The proposed approaches provide maximum flexibility and are applicable to both point clouds and meshes, regardless of the algorithms used to produce them. In the following paragraphs they will be duly elaborated and tested with reference to a vase of ceramic material, surveyed by both photogrammetric technique and structured light scanner. The two scenarios outlined before will be treated appropriately, highlighting the possible critical issues, and differentiating the procedures according to the specifics of the case.

2 Background

2.1 Comparing homologous models

It often happens that, in processes of digitizing an object, it is detected and returned (totally or partially) using multiple techniques. There can be many reasons for this redundancy of information, ranging from data integration (at any level) to the production of multi-resolution outputs [6].

Regardless of the purpose, it is possible to exploit this content to quantify the accuracy of geometric attributes. Among the homologous models, there will be one that is more reliable both in terms of how the data is acquired and how it is processed, depending on the employed technique. This description can be used as a reference, calculating the distances of the other models from it and studying the discrepancy distributions with appropriate statistical tools.

However, the intuitiveness of the process hides a complexity that depends largely on the way the different products are obtained, which is why we do not have a one-size-fits-all solution in the literature to perform a comparison. For clarity, it is appropriate to report the questions that underlie many disagreements on the procedure to be followed:

  • How should we choose the reference entity? (i)

  • How should models be registered? (ii)

  • What characteristics should digital descriptions possess? (iii)

  • What is the most appropriate algorithm for quantifying distances? (iv)
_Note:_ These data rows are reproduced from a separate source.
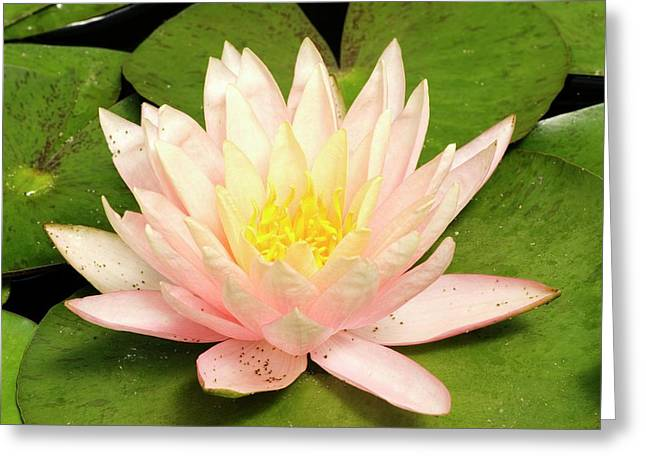 Nymphaea 'cypriana' Greeting Card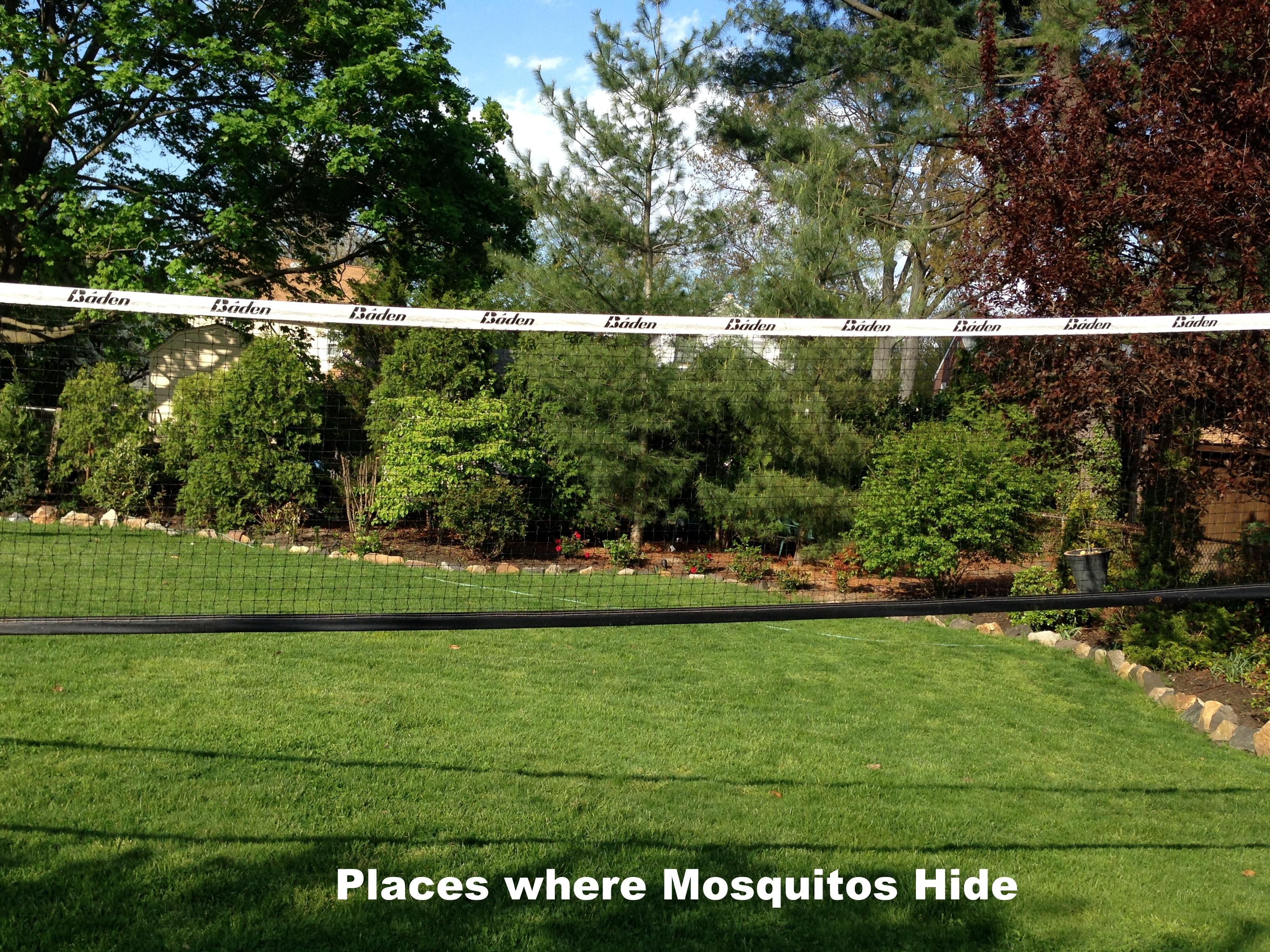 Mosquito Breeding places2-1.jpg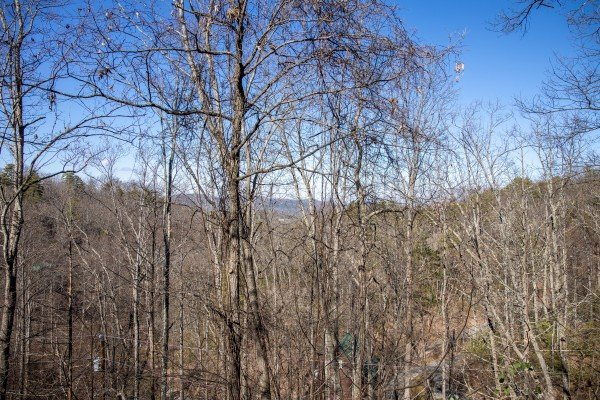 Winter mountain view through the trees at Honey Bear Haven, a 1 bedroom cabin rental located in Pigeon Forge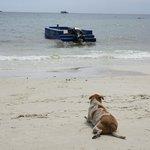 пляж, Тим ждет новых постояльцев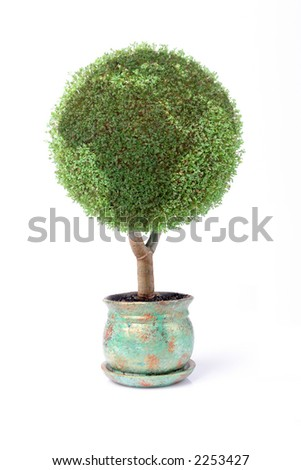 Potted green globe plant over white background - stock photo
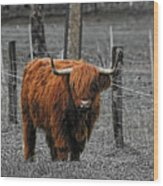 Scottish Highlander Wood Print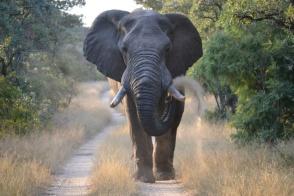 elephanttt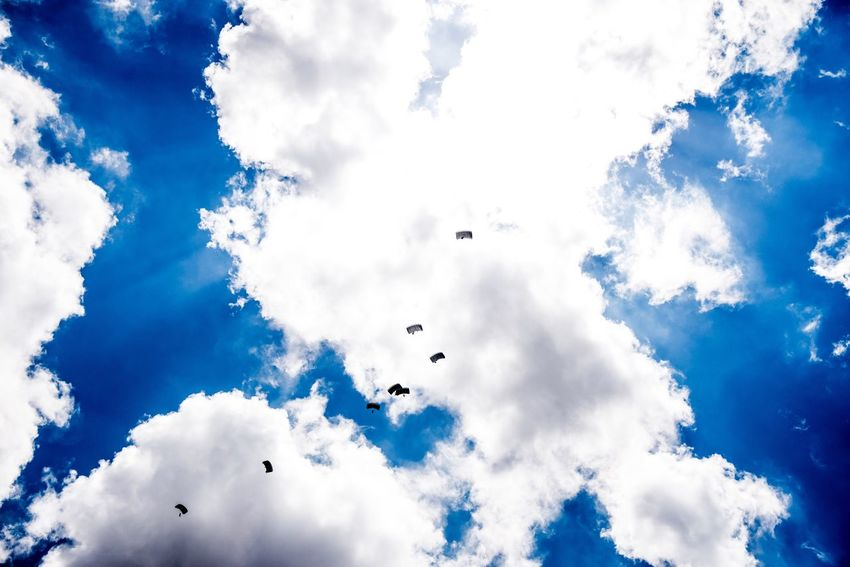 Paratroopers over Tampa. Check This Out Blue Sky Military Paratroopers Tampa Florida Florida Life Army Training Traveling Perspective Nikonphotography Transportation Photography Flight Skydiving Diving Parachute Parachute Jump Hanging Out Flight ✈ Falling Beautiful Clouds Clouds And Sky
Starting with the first question (i), the most reliable model should be used as a reference, but its determination is not unambiguous and depends on many factors. The foremost is the resolution, i.e. the level of recognition of the smallest variation in magnitude on the surface of the digitized object. This is followed by the accuracy of the campaign, related to acquisition and processing techniques. For example, the proposed applications include a comparison between a model obtained from a single scan with a structured light instrument and a resolution of 0.2 mm, used as a reference, and a photogrammetric one with a Ground Sample Distance (GSD) of 0.4 mm/pixel. In general, active optical sensors are more reliable from a purely geometric perspective. This depends not only on the inherent features of the instrumentation but also on the fact that the operator, in both the detection and handling phases of the raw data, has to control a very limited number of factors, internal and environmental, compared with a process involving passive sensors. Furthermore, photogrammetric acquisition is clearly separated from the data management step, the variables of which can greatly affect the final product according to subjective choices by technicians. A model generated with manufacturer-declared specifications with almost no influence by personal preferences would therefore provide a reliable basis for comparison.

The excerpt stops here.